Staff Reports
Nonlinear Risk
February 1999 Number 61
JEL classification: C32, E32, E44, G12

Authors: Marcelle Chauvet and Simon Potter

This paper proposes a flexible framework for analyzing the joint time series properties of the level and volatility of expected excess stock returns. An unobservable dynamic factor is constructed as a nonlinear proxy for the market risk premia with its first moment and conditional volatility driven by a latent Markov variable. The model allows for the possibility that the risk-return relationship may not be constant across the Markov states or over time.

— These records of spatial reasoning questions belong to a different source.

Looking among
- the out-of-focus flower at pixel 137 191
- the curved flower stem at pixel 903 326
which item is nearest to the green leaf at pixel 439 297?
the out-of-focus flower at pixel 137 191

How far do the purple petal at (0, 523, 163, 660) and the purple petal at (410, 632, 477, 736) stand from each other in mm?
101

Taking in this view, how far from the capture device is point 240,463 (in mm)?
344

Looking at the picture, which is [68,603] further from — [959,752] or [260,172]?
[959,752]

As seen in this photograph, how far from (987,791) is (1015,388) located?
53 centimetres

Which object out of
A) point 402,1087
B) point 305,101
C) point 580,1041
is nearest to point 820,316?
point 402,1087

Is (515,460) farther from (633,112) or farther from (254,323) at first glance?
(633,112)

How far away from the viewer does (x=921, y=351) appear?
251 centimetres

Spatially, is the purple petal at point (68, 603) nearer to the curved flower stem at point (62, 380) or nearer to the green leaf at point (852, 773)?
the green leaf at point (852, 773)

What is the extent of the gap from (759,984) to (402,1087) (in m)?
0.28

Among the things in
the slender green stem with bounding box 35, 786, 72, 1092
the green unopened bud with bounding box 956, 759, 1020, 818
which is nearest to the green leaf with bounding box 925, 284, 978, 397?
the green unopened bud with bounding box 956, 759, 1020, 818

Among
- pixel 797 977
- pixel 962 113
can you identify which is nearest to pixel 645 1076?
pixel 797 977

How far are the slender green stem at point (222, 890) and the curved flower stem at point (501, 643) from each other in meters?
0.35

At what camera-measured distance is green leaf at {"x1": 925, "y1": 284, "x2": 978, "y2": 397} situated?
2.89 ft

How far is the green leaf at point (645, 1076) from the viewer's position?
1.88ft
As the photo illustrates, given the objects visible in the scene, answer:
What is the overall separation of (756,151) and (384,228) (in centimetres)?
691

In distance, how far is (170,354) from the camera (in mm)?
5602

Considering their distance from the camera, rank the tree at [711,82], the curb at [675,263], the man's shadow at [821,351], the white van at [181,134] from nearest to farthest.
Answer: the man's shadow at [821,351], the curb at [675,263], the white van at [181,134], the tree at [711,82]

We find a distinct business cycle pattern in the conditional expectation and variance of the monthly value-weighted excess return. Typically, the conditional mean decreases a couple of months before or at the peak of expansions, and increases before the end of recessions. On the other hand, the conditional volatility rises considerably during economic recessions. With respect to the contemporaneous risk-return dynamics, we find an overall significantly negative relationship. However, their correlation is not stable, but instead varies according to the stage of the business cycle. In particular, around the beginning of recessions, volatility increases substantially, reflecting great uncertainty associated with these periods, while expected returns decrease, anticipating a decline in earnings. Thus, around economic peaks there is a negative relationship between conditional expectation and variance. However, toward the end of a recession, expected returns are at their highest value as an anticipation of the economic recovery, and volatility is still very high in anticipation of the end of the contraction. That is, the risk-return relation is positive around business cycle troughs. This time-varying behavior also holds for non-contemporaneous correlations of these two conditional moments.

Available only in PDFPDF34 pages / 267 kb

For a published version of this report, see Marcelle Chauvet and Simon Potter, "Nonlinear Risk," Macroeconomic Dynamics 5, no. 4 (September 2001): 621-46.